Yarrrrr!! Ever since I heard the cheesy pirate metal of ALESTORM I’ve always wanted to see them and thanks to Hellfest I got my wish. Another band who pulled a huge spilled out crowd to the Temple, it was clear that everyone was keen for a hearty knees up and Cap’n Christopher Bowers and his crew duly obliged with the likes of merry, singalong numbers like ‘Walk The Plank’, ‘Shipwrecked’ and the all unifying ‘Rum’. As the mascara melted, inflatable sharks surfed the crowd as Bowers nattered seafaring tales that no one could understand. Yes folks, if you wanted to party, then these lovable, totally mad Scots brought it in bunches to France.
Another cult band who were massive in the early 90s, LIFE OF AGONY were famed for mixing dark groove and crossover in what was a very cutting edge style that few to this day have replicated. In no small part were Keith Caputo’s melancholic baritone vocals that definitely gave the band a distinct sound. These days of course, Keith is now Mina having undergone a sex change, so I was curious to see how this might affect the band. Vocally, Mina still has a deep voice even with a now feminine look. But did it really matter? Clearly not to the adulation of the fans (some of whom had waited 22 years to see her) and the sheer love between songs like ‘Through And Through’, ‘This Time’ and ‘Method Of Groove’ even bowled Caputo over to the point where she threw herself into the warm embrace of the crowd, and about a dozen dudes started clamoring over her! Like I said, it was a human journey and a moving one if a little strange at that….

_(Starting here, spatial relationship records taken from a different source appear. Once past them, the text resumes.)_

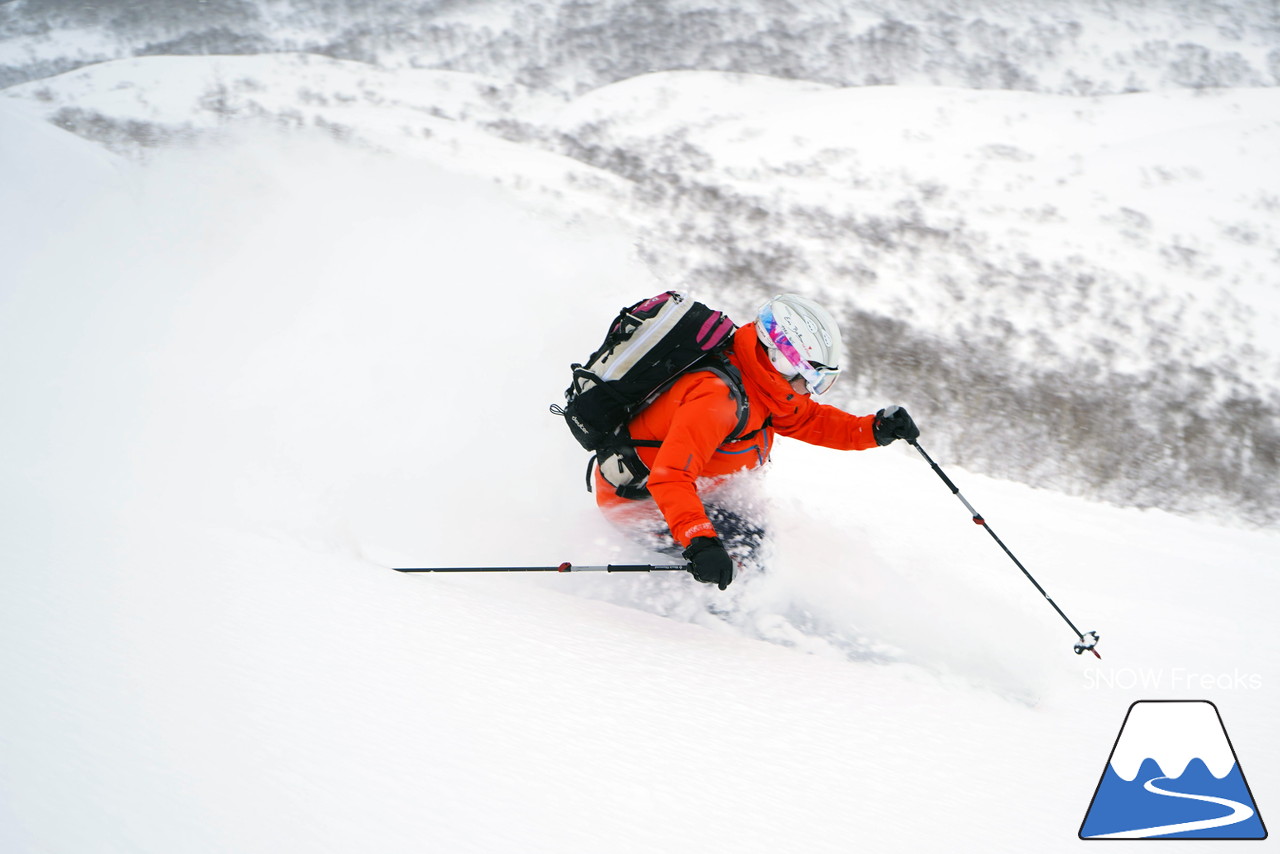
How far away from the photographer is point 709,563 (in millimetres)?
3389

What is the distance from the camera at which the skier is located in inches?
139

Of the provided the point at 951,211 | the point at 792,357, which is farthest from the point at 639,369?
the point at 951,211

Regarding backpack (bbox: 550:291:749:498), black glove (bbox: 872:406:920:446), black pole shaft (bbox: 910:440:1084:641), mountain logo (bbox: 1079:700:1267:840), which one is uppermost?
backpack (bbox: 550:291:749:498)

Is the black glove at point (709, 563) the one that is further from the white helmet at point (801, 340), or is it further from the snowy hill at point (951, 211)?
the snowy hill at point (951, 211)

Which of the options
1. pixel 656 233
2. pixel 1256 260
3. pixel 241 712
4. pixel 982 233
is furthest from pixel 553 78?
pixel 241 712

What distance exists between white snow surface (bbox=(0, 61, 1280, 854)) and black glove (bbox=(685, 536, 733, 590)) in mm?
488

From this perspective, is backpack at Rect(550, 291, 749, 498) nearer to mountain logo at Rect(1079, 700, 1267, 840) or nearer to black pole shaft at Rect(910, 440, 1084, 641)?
black pole shaft at Rect(910, 440, 1084, 641)

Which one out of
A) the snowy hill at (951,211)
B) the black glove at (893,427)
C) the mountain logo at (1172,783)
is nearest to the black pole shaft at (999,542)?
the black glove at (893,427)

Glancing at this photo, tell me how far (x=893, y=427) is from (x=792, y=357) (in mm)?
1250

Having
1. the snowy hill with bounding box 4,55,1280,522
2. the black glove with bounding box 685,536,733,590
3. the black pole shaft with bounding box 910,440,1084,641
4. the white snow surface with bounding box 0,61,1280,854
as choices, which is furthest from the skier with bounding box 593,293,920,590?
the snowy hill with bounding box 4,55,1280,522

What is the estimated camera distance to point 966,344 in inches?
345

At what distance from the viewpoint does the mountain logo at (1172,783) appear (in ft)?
8.62

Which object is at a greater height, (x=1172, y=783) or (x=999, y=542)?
(x=999, y=542)

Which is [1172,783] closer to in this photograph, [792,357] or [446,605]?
[792,357]
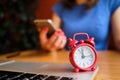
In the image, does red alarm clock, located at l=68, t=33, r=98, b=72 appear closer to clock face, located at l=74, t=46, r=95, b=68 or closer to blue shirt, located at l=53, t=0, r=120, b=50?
clock face, located at l=74, t=46, r=95, b=68

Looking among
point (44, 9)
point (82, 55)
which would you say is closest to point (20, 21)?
point (44, 9)

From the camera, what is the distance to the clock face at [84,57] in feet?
1.97

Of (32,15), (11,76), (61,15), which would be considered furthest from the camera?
(32,15)

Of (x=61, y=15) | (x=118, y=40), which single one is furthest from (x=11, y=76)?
(x=61, y=15)

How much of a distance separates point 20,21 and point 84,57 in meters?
1.58

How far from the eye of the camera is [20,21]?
2.08 metres

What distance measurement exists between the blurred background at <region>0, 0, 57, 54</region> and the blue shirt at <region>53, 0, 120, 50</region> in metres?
0.76

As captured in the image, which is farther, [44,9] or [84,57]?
[44,9]

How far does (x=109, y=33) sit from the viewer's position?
1.30 metres

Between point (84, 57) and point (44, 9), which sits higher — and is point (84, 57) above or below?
below

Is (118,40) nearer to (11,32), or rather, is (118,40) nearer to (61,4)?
(61,4)

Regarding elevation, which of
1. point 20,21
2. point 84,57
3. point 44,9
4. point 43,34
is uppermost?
point 44,9

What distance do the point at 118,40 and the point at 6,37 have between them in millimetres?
1292

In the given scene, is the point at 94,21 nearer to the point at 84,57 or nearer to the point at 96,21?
the point at 96,21
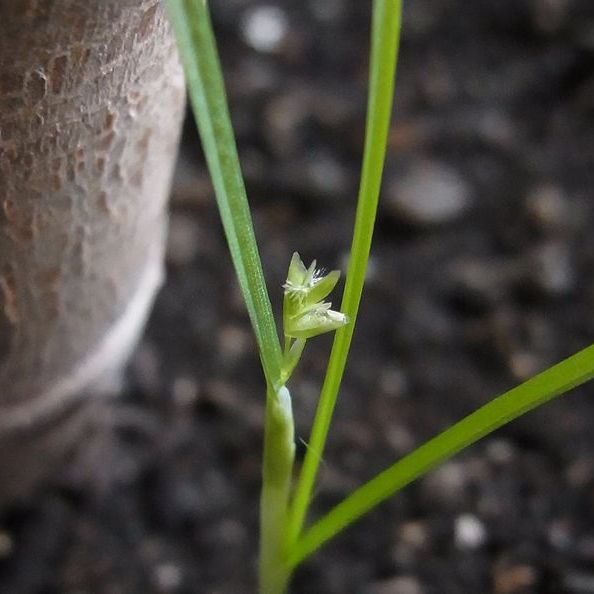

And things could only get weirder as LIMP BIZKIT was in the house muthafuckas. From Ennio Morricone’s ‘For A Few Dollars More’ intro to chocolate starfish to Metallica medleys to vocalist Freddy Durst philosophizing ‘…Hellfest….that basically means..um… there’s Hell..’. Heh heh, it doesn’t get any better than that! If you weren’t drunk or high by now, then Limp Biscuit got you there (un)naturally with their 90s brand of angry whiteboy rap rock mixing their own cool grooves in ‘Rollin’ to ‘Break Stuff’, the latter spawning a giant moshpit that sucked people in like a human whirlpool, along with an array of covers from RATM’s ‘Killing In The Name’ and Ministry’s ‘Thieves’. With the band leaving Durst to dance off to the Bee Gees ‘Staying Alive’ I did wonder if Limp Biscuit were up there with the greatest piss takers or just a hugely entertaining band. Whatever the case, as Durst himself says ‘…I’m just a crazy muthafucka livin’ it up there in the fast lane..’ and for just over an hour about 100,000 muthas were there too bro.
Still reeling from the daze of Durst I decided to collapse the last vestiges of my sanity journeying into the night with TRIPTYKON, Tom Warrior’s band. Befitting the surrounding night with their own darkness, they had it all from weeping mascara to Tom G’s raw vocal drawls and his still visceral guitar sound. Not a million miles sound wise from his famed band Celtic Frost, it was nice to see him throw in the likes ‘Circle Of Tyrants’ and ‘The Usurper’ for old fans like me that got both band and crowd head banging ferociously to these timeless classics. More charged than their last stint at Hellfest, it was nice to close out the festival to their black energy, which perversely brought back some reality to my senses after the curse of Durst (that was, until I met him in person at the airport the next morning!!!).
Now firmly consolidated in their location as well as being a recognized and respected cultural entity, Hellfest has moved up big time to not only make its name in history as France’s greatest festival by embracing all, but moreover creating an ambiance seldom seen at other festivals, based on value for money, camaraderie and most of all – FUN.